— Try it —
Retype each of the records below exactly, leaving the pictures out.

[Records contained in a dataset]

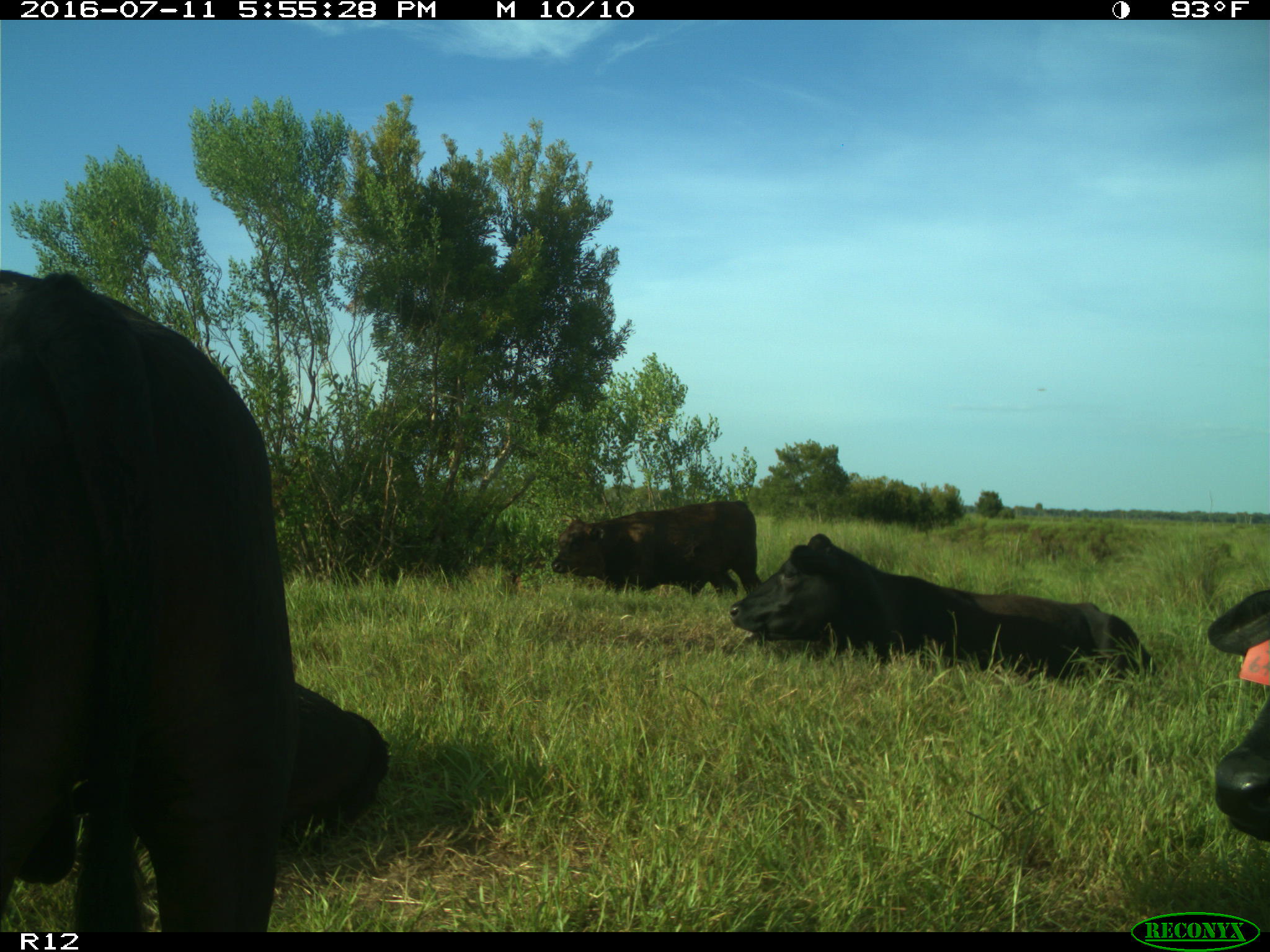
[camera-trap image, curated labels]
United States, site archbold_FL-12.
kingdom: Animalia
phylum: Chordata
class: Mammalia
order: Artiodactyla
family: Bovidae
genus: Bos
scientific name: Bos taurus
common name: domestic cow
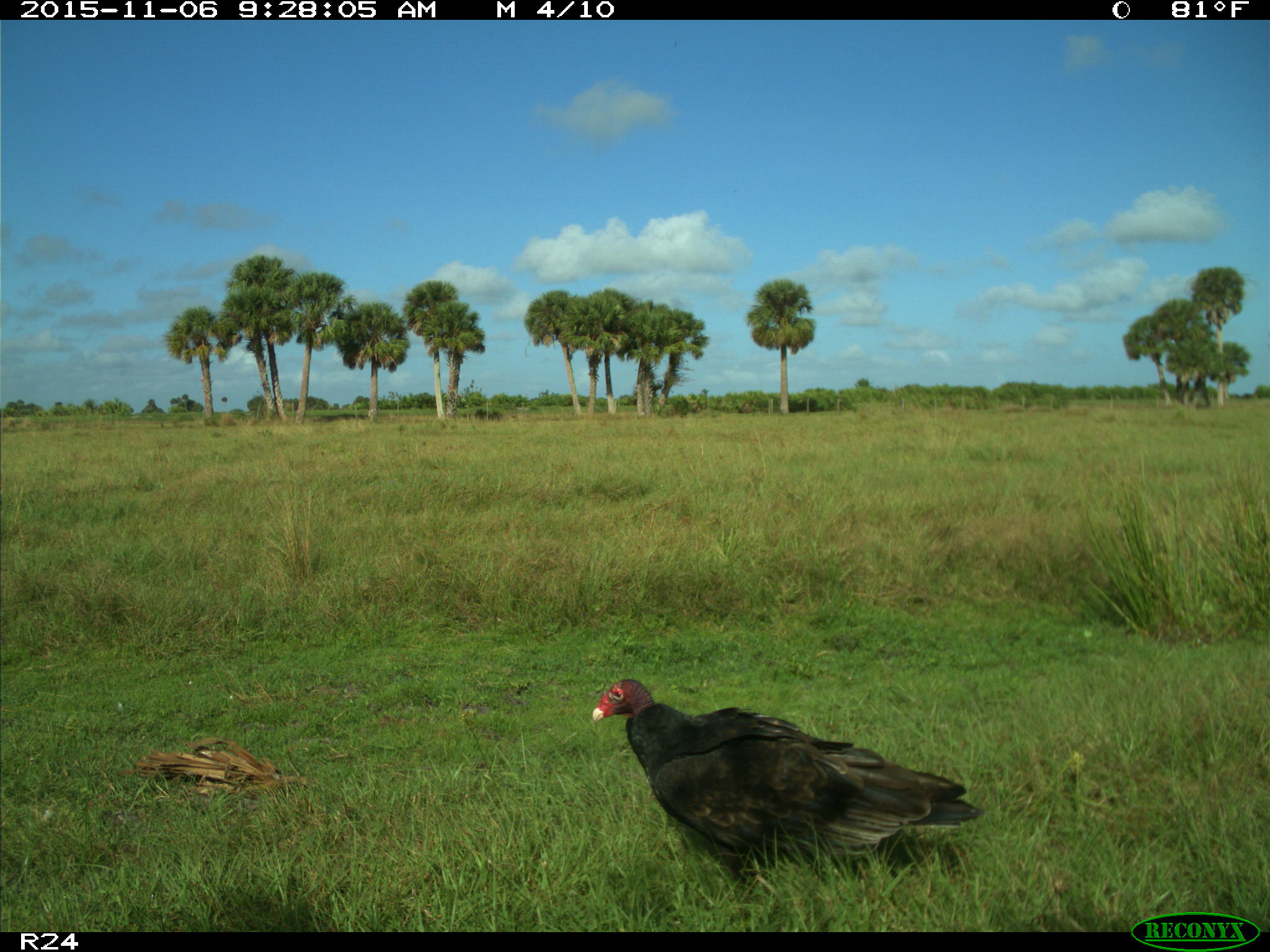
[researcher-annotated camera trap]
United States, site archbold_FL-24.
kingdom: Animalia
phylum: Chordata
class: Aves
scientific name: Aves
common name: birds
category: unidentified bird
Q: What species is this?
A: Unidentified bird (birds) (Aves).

— Answer to this task —
[camera-trap image, curated labels]
United States, site archbold_FL-12.
kingdom: Animalia
phylum: Chordata
class: Mammalia
order: Artiodactyla
family: Bovidae
genus: Bos
scientific name: Bos taurus
common name: domestic cow
[researcher-annotated camera trap]
United States, site archbold_FL-24.
kingdom: Animalia
phylum: Chordata
class: Aves
scientific name: Aves
common name: birds
category: unidentified bird
Q: What species is this?
A: Unidentified bird (birds) (Aves).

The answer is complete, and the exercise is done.